• What is expected
Reproduce the following records verbatim, keeping every line, coordinate, and unit unchanged.

• Provided records
┌──

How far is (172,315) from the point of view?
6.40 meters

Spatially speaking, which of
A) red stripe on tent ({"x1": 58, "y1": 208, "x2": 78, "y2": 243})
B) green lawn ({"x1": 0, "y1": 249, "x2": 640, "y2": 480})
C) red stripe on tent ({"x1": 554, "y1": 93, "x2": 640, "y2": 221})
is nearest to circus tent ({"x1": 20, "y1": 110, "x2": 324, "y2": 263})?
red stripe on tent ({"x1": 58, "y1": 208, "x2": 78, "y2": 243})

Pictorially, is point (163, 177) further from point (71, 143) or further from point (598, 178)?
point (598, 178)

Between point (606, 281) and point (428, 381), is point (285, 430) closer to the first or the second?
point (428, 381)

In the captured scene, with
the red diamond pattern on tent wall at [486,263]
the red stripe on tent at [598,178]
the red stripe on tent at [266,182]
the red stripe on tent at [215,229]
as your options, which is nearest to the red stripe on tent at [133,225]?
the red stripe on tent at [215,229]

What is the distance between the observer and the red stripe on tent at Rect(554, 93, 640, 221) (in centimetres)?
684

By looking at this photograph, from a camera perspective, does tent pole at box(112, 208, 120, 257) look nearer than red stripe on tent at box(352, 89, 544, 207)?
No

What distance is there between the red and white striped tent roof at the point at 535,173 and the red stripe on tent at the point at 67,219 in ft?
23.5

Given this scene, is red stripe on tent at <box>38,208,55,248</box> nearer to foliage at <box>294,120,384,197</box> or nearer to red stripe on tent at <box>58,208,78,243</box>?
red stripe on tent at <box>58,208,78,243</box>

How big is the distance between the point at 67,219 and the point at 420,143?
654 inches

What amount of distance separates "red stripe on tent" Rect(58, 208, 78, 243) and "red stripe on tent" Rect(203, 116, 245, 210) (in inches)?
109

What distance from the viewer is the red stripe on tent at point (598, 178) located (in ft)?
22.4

└──

• Exercise response
How far is (172,315) from the point of view?
6.40 meters

Spatially speaking, which of
A) red stripe on tent ({"x1": 58, "y1": 208, "x2": 78, "y2": 243})
B) green lawn ({"x1": 0, "y1": 249, "x2": 640, "y2": 480})
C) red stripe on tent ({"x1": 554, "y1": 93, "x2": 640, "y2": 221})
is nearest to circus tent ({"x1": 20, "y1": 110, "x2": 324, "y2": 263})?
red stripe on tent ({"x1": 58, "y1": 208, "x2": 78, "y2": 243})

Pictorially, is point (163, 177) further from point (71, 143) or further from point (598, 178)?
point (598, 178)

Between point (606, 281) and point (428, 381), is point (285, 430) closer to the first or the second?
point (428, 381)

In the captured scene, with
the red diamond pattern on tent wall at [486,263]
the red stripe on tent at [598,178]
the red stripe on tent at [266,182]
the red stripe on tent at [215,229]
as your options, which is nearest to the red stripe on tent at [133,225]?
the red stripe on tent at [215,229]

What is the distance between the observer and the red stripe on tent at Rect(554, 93, 640, 221) (in centimetres)?
684

By looking at this photograph, from a camera perspective, does tent pole at box(112, 208, 120, 257) look nearer than red stripe on tent at box(352, 89, 544, 207)?
No

What distance is there between the red and white striped tent roof at the point at 535,173 and the red stripe on tent at the point at 67,219 in ft?
23.5

Given this scene, is red stripe on tent at <box>38,208,55,248</box> nearer to foliage at <box>294,120,384,197</box> or nearer to red stripe on tent at <box>58,208,78,243</box>?
red stripe on tent at <box>58,208,78,243</box>

How big is the distance between the point at 67,219 and the point at 420,143?
654 inches

What amount of distance separates "red stripe on tent" Rect(58, 208, 78, 243) and "red stripe on tent" Rect(203, 116, 245, 210) (in inches)?
109

What distance from the viewer is the red stripe on tent at point (598, 178) located (in ft)?
22.4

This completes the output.